INPUT RECORDS:
====

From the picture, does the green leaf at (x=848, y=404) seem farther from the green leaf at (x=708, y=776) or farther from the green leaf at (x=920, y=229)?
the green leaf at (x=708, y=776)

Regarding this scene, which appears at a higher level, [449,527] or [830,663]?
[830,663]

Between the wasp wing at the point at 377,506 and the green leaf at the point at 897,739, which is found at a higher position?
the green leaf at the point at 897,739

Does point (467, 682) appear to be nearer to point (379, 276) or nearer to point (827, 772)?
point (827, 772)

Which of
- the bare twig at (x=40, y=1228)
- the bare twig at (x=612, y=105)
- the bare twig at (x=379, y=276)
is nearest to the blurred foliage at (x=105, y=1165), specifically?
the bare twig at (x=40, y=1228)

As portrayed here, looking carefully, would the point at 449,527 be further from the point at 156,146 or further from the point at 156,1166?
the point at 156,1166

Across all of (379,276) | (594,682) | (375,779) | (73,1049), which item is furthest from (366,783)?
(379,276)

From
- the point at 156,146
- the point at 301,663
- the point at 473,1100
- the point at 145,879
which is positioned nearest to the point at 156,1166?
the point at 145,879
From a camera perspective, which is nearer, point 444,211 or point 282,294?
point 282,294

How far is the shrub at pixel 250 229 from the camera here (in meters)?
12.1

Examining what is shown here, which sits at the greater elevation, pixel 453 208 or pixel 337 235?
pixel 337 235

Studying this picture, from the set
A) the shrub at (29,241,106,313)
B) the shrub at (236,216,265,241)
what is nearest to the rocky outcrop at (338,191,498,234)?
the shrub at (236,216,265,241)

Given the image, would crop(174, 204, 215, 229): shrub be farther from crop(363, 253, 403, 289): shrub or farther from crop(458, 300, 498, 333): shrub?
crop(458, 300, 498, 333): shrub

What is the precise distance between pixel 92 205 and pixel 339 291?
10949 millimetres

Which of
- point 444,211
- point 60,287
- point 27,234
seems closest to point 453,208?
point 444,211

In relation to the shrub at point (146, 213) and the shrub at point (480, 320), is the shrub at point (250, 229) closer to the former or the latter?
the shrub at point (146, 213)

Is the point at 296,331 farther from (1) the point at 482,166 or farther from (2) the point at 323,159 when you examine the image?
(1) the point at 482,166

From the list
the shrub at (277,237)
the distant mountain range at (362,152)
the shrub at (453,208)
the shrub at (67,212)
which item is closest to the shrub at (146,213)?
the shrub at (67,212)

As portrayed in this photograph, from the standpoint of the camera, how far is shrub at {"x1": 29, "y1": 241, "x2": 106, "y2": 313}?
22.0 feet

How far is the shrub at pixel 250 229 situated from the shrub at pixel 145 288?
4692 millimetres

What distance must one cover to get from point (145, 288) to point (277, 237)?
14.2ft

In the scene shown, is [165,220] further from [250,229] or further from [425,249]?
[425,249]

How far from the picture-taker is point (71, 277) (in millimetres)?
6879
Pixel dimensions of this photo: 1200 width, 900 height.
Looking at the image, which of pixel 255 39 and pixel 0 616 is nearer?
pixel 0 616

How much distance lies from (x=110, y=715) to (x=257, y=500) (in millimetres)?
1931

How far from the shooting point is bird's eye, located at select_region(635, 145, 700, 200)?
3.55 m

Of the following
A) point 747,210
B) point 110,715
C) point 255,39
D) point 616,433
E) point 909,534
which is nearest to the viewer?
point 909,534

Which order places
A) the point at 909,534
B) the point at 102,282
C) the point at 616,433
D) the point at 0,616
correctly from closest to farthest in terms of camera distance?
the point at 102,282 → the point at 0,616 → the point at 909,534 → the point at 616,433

====

Output the records above in their entirety, exactly.

WRITTEN RESPONSE:
From the picture, does the green leaf at (x=848, y=404) seem farther from the green leaf at (x=708, y=776) or farther from the green leaf at (x=920, y=229)?
the green leaf at (x=708, y=776)

Regarding this scene, which appears at a higher level, [449,527] or [830,663]?
[830,663]

Between the wasp wing at the point at 377,506 and the green leaf at the point at 897,739, which is found at a higher position?
the green leaf at the point at 897,739

Does point (467, 682) appear to be nearer to point (379, 276) or nearer to point (827, 772)?
point (827, 772)

Which of
- the bare twig at (x=40, y=1228)
- the bare twig at (x=612, y=105)
- the bare twig at (x=379, y=276)
is nearest to the blurred foliage at (x=105, y=1165), specifically?
the bare twig at (x=40, y=1228)

As portrayed here, looking carefully, would the point at 449,527 be further from the point at 156,146 or further from the point at 156,1166?
the point at 156,1166

Across all of (379,276) | (594,682) | (375,779) | (73,1049), which item is furthest from (366,783)?
(379,276)

From
- the point at 156,146
- the point at 301,663
- the point at 473,1100
- the point at 145,879
which is positioned nearest to the point at 156,1166?
the point at 145,879
From a camera perspective, which is nearer, point 444,211 or point 282,294?
point 282,294

How far is the shrub at pixel 250 229 from the camera here (in meters)?
12.1

Examining what is shown here, which sits at the greater elevation, pixel 453 208 or pixel 337 235?
pixel 337 235

Studying this picture, from the set
A) the shrub at (29,241,106,313)
B) the shrub at (236,216,265,241)
what is nearest to the rocky outcrop at (338,191,498,234)?
the shrub at (236,216,265,241)

Given the image, would crop(174, 204, 215, 229): shrub be farther from crop(363, 253, 403, 289): shrub or farther from crop(458, 300, 498, 333): shrub?
crop(458, 300, 498, 333): shrub

What is the precise distance between pixel 92 205 and pixel 339 291?
10949 millimetres

Which of
- point 444,211
- point 60,287
- point 27,234
seems closest to point 453,208?
point 444,211

In relation to the shrub at point (146, 213) and the shrub at point (480, 320), is the shrub at point (250, 229) closer to the former or the latter?
the shrub at point (146, 213)

Is the point at 296,331 farther from (1) the point at 482,166 or farther from (2) the point at 323,159 when you examine the image?
(1) the point at 482,166

From the list
the shrub at (277,237)
the distant mountain range at (362,152)
the shrub at (453,208)
the shrub at (67,212)
which item is closest to the shrub at (146,213)?
the shrub at (67,212)

As portrayed in this photograph, from the standpoint of the camera, how far is shrub at {"x1": 29, "y1": 241, "x2": 106, "y2": 313}?
22.0 feet

How far is the shrub at pixel 250 229 situated from the shrub at pixel 145 288?
4692 millimetres

What distance must one cover to get from point (145, 288) to point (277, 237)?
14.2ft

In the scene shown, is [165,220] further from [250,229] or further from [425,249]?
[425,249]

How far from the picture-taker is point (71, 277) (in millimetres)?
6879
Pixel dimensions of this photo: 1200 width, 900 height.
Looking at the image, which of pixel 255 39 and pixel 0 616 is nearer?
pixel 0 616

How much distance lies from (x=110, y=715) to (x=257, y=500) (in millimetres)?
1931

How far from the shooting point is bird's eye, located at select_region(635, 145, 700, 200)?
3.55 m

Of the following
A) point 747,210
B) point 110,715
C) point 255,39
D) point 616,433
E) point 909,534
which is nearest to the viewer?
point 909,534

Which order places
A) the point at 909,534
B) the point at 102,282
C) the point at 616,433
D) the point at 0,616
correctly from closest to farthest in terms of camera distance?
the point at 102,282 → the point at 0,616 → the point at 909,534 → the point at 616,433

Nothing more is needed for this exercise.